“Detlev Schlichter’s book Paper Money Collapse develops a concise, clear, and at the same time deep economic analysis on the current elastic monetary system and why it is incompatible with a free market economy. I strongly recommend this book to anyone interested in financial crises, economic recessions, and the future of capitalism.”
–JESÚS HUERTA DE SOTO, Professor Of Political Economy, King Juan Carlos University (Madrid)
Mankind has used money for more than 2,500 years. For most of history, money was a commodity of limited and practically inelastic supply. Occasionally, over the past 1,000 years, state authorities introduced paper money, the supply of which was elastic and under complete control of the state. Today we live again in a complete paper money system. Since the dollar was taken ‘off gold’ internationally in 1971, the entire world has been – for the first time in human history – on a global standard of irredeemable paper money.
The book demonstrates that paper money systems are not inevitable, not advantageous and not sustainable. Contrary to common belief, a growing economy does not require an expanding supply of money. None of the benefits that elastic paper money is supposed to have, relative to inflexible commodity money, stand up to critical examination. Importantly, systems of elastic money are inherently unstable and must destabilise the economy.
Eminent economists suspected long ago that an expanding money supply had disruptive effects. But only the Austrian School of Economics, in particular Ludwig von Mises, provided, in the first half of the twentieth century, a satisfactory theory of money-induced instability. The book applies these insights to the present institutional setting.
The book also provides a brief historical account of paper money systems that shows that paper money was always introduced by state decree, never by private initiative. All paper money systems in history ended in failure. Either they collapsed in chaos, or a voluntary return to commodity money was accomplished before this happened. Although history supports the case the book makes, the argument rests ultimately on a systematic and conceptual analysis of paper money. This analysis starts with some simple observations that the reader can check for himself or herself, and progresses from there via verbal logic to the conclusions. The argument does not rely on complicated models, economic statistics or econometrics. Readers with no background in economics can follow the argument throughout. Yet, the book still adheres to strict scientific standards and does neither trivialise the subject nor unnecessarily sensationalise it.
The book also reveals the fallacies behind the current mainstream consensus in favour of paper money. It shows why many in financial markets, in media and in the policy establishment are unable (and often unwilling) to fully appreciate the underlying problems with elastic money.
What is the endgame?
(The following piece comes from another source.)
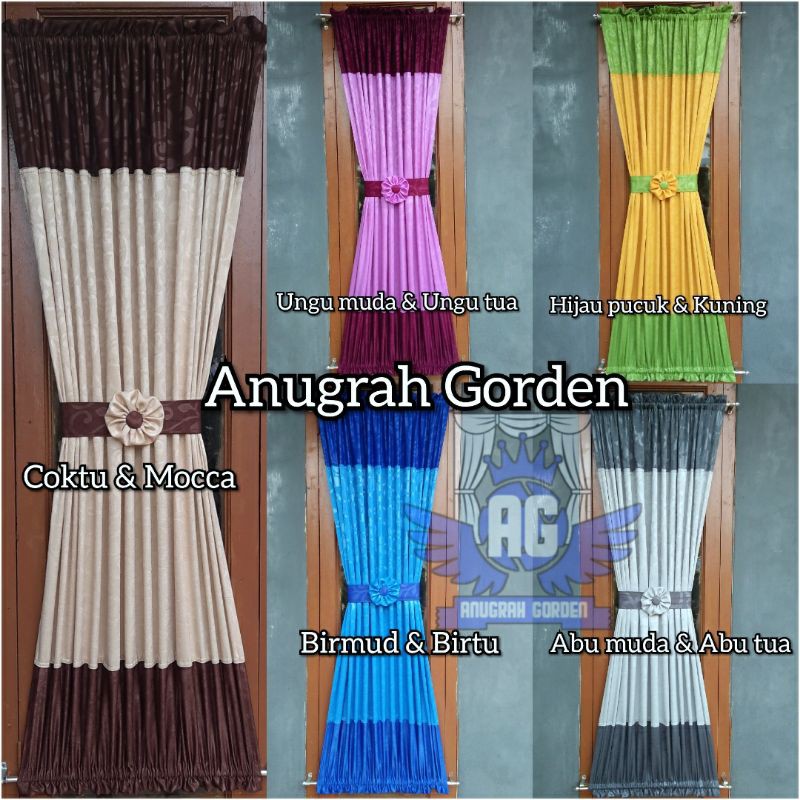 Jual Gorden Spiral Ikat Kupu Kupu Kombinasi Minimalis Untuk Jendela Dan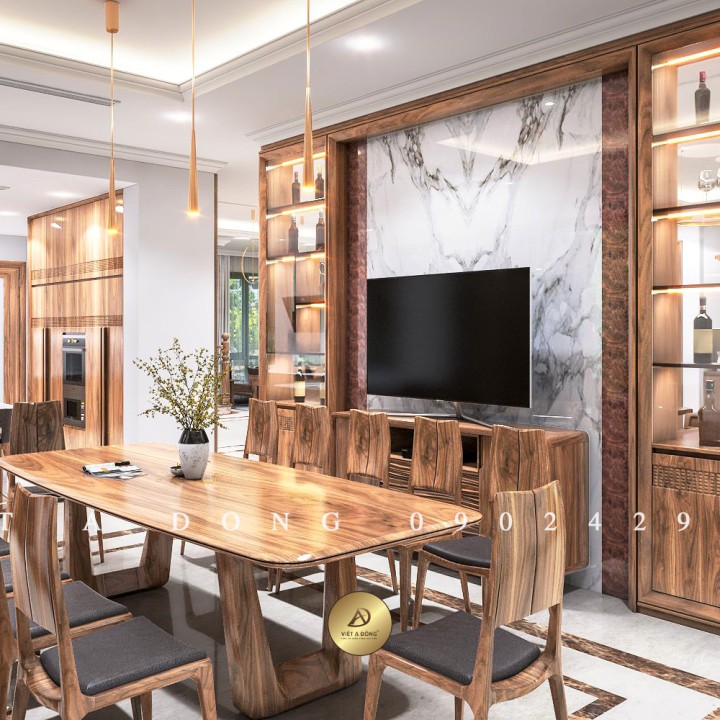 Tủ rượu gỗ óc chó TR - 05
Either the authorities abandon further money printing and allow the undoubtedly painful liquidation of misallocations of capital, or they print ever more money in an attempt to postpone the correction, and, in the process, accumulate ever more debt. In the latter scenario, the public will ultimately lose faith in the system. Paper money systems are confidence games. When the public realizes that the printing press is increasingly used to keep states and banks solvent, this confidence will evaporate quickly. The endgame will then be sovereign default, hyperinflation and economic chaos.